PROBLEMA A.
Según el texto sobre los suelos ociosos, ¿de cuánto fue la inversión de la convocatoria para proyectos productivos?
PROBLEMA B.
Explica, según el texto sobre los suelos ociosos, por qué se pidió el apoyo de la Sederec para rescatar esos suelos.
PROBLEMA C.
Transcribe del texto sobre los suelos ociosos el tramo que va de "Durante esta acción" hasta "de recursos económicos.".

TEXTO DADO.
#####

La Secretaría de Desarrollo Rural y Equidad para las Comunidades (Sederec) otorgó este año ayudas en la siembra de verduras en poco más de 400 mil metros cuadrados que permanecían subutilizados, a fin de recuperar suelos ociosos.

Se trata de la primera ocasión en que la secretaría integra este componente; en el marco del Programa de Desarrollo Agropecuario y Rural, se lanzó la convocatoria para la presentación de proyectos productivos que contribuyan a la recuperación de esos suelos, con una inversión de un millón 100 mil pesos.

La titular de la dirección general de Desarrollo Rural, Adriana Contreras Vera, dijo que por instrucción del jefe de gobierno se realizaron diversos recorridos por la zona rural de la Ciudad de México para escuchar las demandas de las personas,

Durante esta acción se solicitó el apoyo de la Sederec en el rescate de los suelos ociosos para evitar el desarraigo a la tierra o que los terrenos sean ocupados por asentamientos irregulares, en detrimento del medio ambiente.

En los plazos marcados por la convocatoria, se presentaron diversos proyectos y fueron 20 los seleccionados, ya sea de manera individual o grupal, hasta con 10 integrantes, en las delegaciones Tlalpan, Milpa Alta, Tláhuac y Xochimilco.

En estas cuatro demarcaciones, indicó, se ha sembrado brócoli, avena forrajera, ebo y nopal, en una superficie total de 44.16 hectáreas que con anterioridad habían estado abandonadas por parte de las personas productoras a falta de recursos económicos.

#####

LOS DATOS.
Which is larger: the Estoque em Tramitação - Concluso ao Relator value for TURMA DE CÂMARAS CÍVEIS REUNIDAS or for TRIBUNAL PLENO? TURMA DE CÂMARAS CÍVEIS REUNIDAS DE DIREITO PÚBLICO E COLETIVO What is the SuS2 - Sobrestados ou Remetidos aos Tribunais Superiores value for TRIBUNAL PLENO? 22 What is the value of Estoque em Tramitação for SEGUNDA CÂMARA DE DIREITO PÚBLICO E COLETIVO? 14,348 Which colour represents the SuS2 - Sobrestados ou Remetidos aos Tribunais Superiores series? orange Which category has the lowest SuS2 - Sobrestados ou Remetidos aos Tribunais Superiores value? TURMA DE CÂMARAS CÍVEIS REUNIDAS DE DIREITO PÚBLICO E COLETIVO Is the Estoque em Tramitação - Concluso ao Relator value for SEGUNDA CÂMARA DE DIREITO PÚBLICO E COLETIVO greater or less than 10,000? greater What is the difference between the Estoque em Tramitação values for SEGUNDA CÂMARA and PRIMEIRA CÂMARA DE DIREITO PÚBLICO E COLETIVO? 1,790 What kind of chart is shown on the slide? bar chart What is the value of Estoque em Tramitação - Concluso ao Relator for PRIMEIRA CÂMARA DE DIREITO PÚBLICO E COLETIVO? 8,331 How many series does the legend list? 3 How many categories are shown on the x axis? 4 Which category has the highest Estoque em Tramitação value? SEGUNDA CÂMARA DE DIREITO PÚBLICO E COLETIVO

#####

TU SOLUCIÓN A.
Un millón 100 mil pesos.

TU SOLUCIÓN B.
Se pidió para evitar el desarraigo a la tierra y para impedir que los terrenos fueran ocupados por asentamientos irregulares, en detrimento del medio ambiente.

TU SOLUCIÓN C.
Durante esta acción se solicitó el apoyo de la Sederec en el rescate de los suelos ociosos para evitar el desarraigo a la tierra o que los terrenos sean ocupados por asentamientos irregulares, en detrimento del medio ambiente.

En los plazos marcados por la convocatoria, se presentaron diversos proyectos y fueron 20 los seleccionados, ya sea de manera individual o grupal, hasta con 10 integrantes, en las delegaciones Tlalpan, Milpa Alta, Tláhuac y Xochimilco.

En estas cuatro demarcaciones, indicó, se ha sembrado brócoli, avena forrajera, ebo y nopal, en una superficie total de 44.16 hectáreas que con anterioridad habían estado abandonadas por parte de las personas productoras a falta de recursos económicos.